Desde los inicios de las represalias en respuesta al ataque del 7 de octubre, varios juristas y estudiosos del Holocausto (Raz Segal, Omer Bartov, et al) advirtieron que el ataque israelí a Gaza constituye un clásico caso del genocidio, comparable, por ejemplo, con el genocidio en Namibia a manos de las tropas coloniales alemanas.
Apuntaban a los patrones genocidas visibles especialmente en conjunto con las declaraciones de los políticos y las acciones de los soldados israelíes, algo que formó la base de la demanda de Sudáfrica en contra de Israel en la Corte Internacional de Justicia (CIJ) que dictaminó que el riesgo de genocidio en Gaza era “plausible” (y el caso sigue). Entre Gaza y Auschwitz no hay una comparación directa. De hecho, nunca hubo dos genocidios idénticos.
Höss, como soldado joven, vio personalmente el genocidio de los armenios por los otomanos durante la Primera Guerra, pero el Holocausto que organizó después ya fue completamente diferente. Gaza no es un campo de exterminio, pero la razón por que se erigió el edificio del derecho internacional post 1945 –uno que Israel con sus acciones y Occidente con su apoyo hoy están desmoronando, como escribió en un perspicaz ensayo Pankaj Mishra (The Shoah after Gaza, en: LRB, vol. 46, no. 6, 21/3/24)– fue para que hubiera herramientas para identificar ciertos patrones antes de que la historia se repitiera. Estos patrones respecto a los palestinos –la deshumanización extrema, la intención genocida declarada abiertamente, la matanza en masa, el desplazamiento, la destrucción de todos los aspectos de la vida, el saqueo, la hambruna inducida– están presentes.
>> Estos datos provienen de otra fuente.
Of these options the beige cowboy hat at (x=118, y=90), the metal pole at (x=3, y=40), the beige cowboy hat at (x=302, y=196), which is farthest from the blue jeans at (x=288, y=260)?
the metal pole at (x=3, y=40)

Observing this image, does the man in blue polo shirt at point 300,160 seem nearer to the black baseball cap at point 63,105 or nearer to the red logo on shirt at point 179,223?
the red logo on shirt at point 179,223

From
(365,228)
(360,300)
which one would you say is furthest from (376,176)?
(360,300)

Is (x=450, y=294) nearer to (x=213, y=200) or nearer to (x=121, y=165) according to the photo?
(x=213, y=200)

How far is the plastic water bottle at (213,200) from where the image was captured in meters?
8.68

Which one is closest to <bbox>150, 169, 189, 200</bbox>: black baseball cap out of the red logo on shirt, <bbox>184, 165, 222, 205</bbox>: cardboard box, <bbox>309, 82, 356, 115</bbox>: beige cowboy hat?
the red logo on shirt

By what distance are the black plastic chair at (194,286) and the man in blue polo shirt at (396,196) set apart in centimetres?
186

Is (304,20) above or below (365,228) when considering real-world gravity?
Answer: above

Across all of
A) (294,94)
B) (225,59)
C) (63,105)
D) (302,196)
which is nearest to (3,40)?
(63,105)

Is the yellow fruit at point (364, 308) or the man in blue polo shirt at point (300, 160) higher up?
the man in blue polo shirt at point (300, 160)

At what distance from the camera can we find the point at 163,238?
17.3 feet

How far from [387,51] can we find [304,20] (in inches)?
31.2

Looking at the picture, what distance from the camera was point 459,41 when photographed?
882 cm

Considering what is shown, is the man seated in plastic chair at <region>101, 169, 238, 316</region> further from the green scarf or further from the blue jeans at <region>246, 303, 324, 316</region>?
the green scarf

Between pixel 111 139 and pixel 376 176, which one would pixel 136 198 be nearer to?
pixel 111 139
Si bien el propio director, al introducir el personaje de una chica que en varias escenas esconde la comida para los prisioneros (un personaje real: Aleksandra BystrońKołodziejczyk), apunta a las maneras de cómo resistir, el hecho que esto sería poco viable en el contexto de hoy, demuestra la gravedad del momento. ¿Alguien se imagina a una chica israelí escondiendo comida para los palestinos bombardeados del otro lado del muro? En lo más mínimo sería víctima del ostracismo y críticas –tal como voceros del sionismo atacaron el discurso de Glazer– en una sociedad donde 68 por ciento se opone a transferir comida y ayuda humanitaria a Gaza y en la que exactamente lo opuesto es considerado “heroico”: bloquear los pasos fronterizos para que no entre ninguna ayuda. Según la mayoría de los israelíes, hasta los niños más pequeños “están involucrados” y han de sufrir el castigo colectivo (crimen de guerra según el derecho internacional).
Una sociedad poseída por el entonacionalismo racista y egoísta que desuniversalizó el Holocausto y en la cual los tropos genocidas se han vuelto “banales” –basta ver los medios israelíes– y la empatía de cualquier tipo es considerada “débil” e incluso “traidora”.
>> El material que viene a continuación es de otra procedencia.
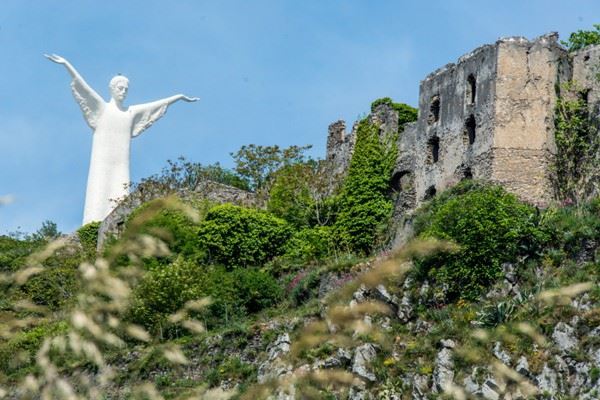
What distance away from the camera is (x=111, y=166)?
192 ft

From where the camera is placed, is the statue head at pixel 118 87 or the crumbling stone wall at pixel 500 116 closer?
the crumbling stone wall at pixel 500 116

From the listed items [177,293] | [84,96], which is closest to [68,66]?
[84,96]

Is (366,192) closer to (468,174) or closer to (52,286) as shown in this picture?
(468,174)

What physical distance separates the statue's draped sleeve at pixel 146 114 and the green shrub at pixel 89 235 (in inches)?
440

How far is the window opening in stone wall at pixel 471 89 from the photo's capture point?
122ft

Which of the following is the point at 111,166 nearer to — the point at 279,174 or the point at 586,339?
the point at 279,174

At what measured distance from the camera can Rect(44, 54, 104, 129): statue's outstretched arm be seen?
59.3 meters

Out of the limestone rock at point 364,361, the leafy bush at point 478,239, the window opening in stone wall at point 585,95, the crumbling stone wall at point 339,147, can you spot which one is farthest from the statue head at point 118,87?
the limestone rock at point 364,361

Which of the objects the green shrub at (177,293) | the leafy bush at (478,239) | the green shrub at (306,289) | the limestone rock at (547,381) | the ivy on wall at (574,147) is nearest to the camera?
the limestone rock at (547,381)

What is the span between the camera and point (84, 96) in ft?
→ 196

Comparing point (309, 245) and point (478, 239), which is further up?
point (478, 239)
Aunque su propio autor quizá no iría tan lejos, la película habla también de la banalidad del colonialismo de asentamientos.
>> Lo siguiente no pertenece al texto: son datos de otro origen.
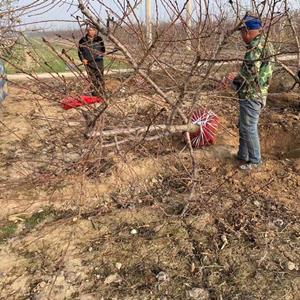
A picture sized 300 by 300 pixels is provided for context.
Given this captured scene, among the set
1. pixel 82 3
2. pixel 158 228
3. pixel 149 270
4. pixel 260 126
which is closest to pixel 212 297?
pixel 149 270

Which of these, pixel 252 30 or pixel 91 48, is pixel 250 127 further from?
pixel 91 48

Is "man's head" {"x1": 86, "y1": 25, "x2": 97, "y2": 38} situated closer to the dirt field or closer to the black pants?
the black pants

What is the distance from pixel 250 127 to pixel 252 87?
404 mm

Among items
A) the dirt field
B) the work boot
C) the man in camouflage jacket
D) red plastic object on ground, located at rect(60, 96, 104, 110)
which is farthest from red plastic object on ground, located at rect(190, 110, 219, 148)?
red plastic object on ground, located at rect(60, 96, 104, 110)

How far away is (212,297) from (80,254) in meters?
1.01

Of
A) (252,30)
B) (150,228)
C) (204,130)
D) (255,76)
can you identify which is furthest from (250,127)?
(150,228)

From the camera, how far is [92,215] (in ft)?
11.6

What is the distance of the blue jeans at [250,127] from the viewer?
3932mm

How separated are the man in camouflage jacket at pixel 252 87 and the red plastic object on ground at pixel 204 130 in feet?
1.53

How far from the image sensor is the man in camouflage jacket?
360 centimetres

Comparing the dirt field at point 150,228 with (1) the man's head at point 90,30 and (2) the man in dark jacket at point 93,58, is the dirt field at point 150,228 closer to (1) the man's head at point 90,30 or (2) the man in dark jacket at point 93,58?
(2) the man in dark jacket at point 93,58

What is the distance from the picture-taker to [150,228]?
10.8 feet

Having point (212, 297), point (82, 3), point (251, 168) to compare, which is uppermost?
point (82, 3)

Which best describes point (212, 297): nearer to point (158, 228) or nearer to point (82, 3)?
point (158, 228)
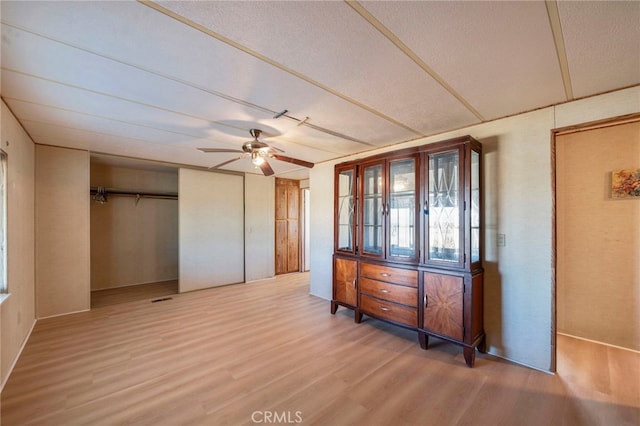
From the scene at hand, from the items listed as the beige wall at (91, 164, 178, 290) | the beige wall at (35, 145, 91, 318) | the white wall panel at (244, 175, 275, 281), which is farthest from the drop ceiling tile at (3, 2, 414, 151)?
the beige wall at (91, 164, 178, 290)

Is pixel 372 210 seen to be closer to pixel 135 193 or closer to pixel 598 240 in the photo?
pixel 598 240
“La zona de interés”, algo que el filme no explica y que fue retomado del título de la novela de Martin Amis, en la cual se basa libremente, se refería en nomenclatura nazi –y en plural: “zona de intereses” (Interessengebiet)– a una zona de 40 kilómetros cuadrados alrededor del campo confiscada por la SS y de la cual fue deportada la población polaca local.
La zona que iba a ser convertida en un exitoso complejo agrícola de colonos alemanes y una empresa en la que los ideales y, justamente, los “intereses” de la comunidad étnica-racial (Volksgemeinschaft) y de la economía, del colonialismo y del genocidio iban a ir de la mano.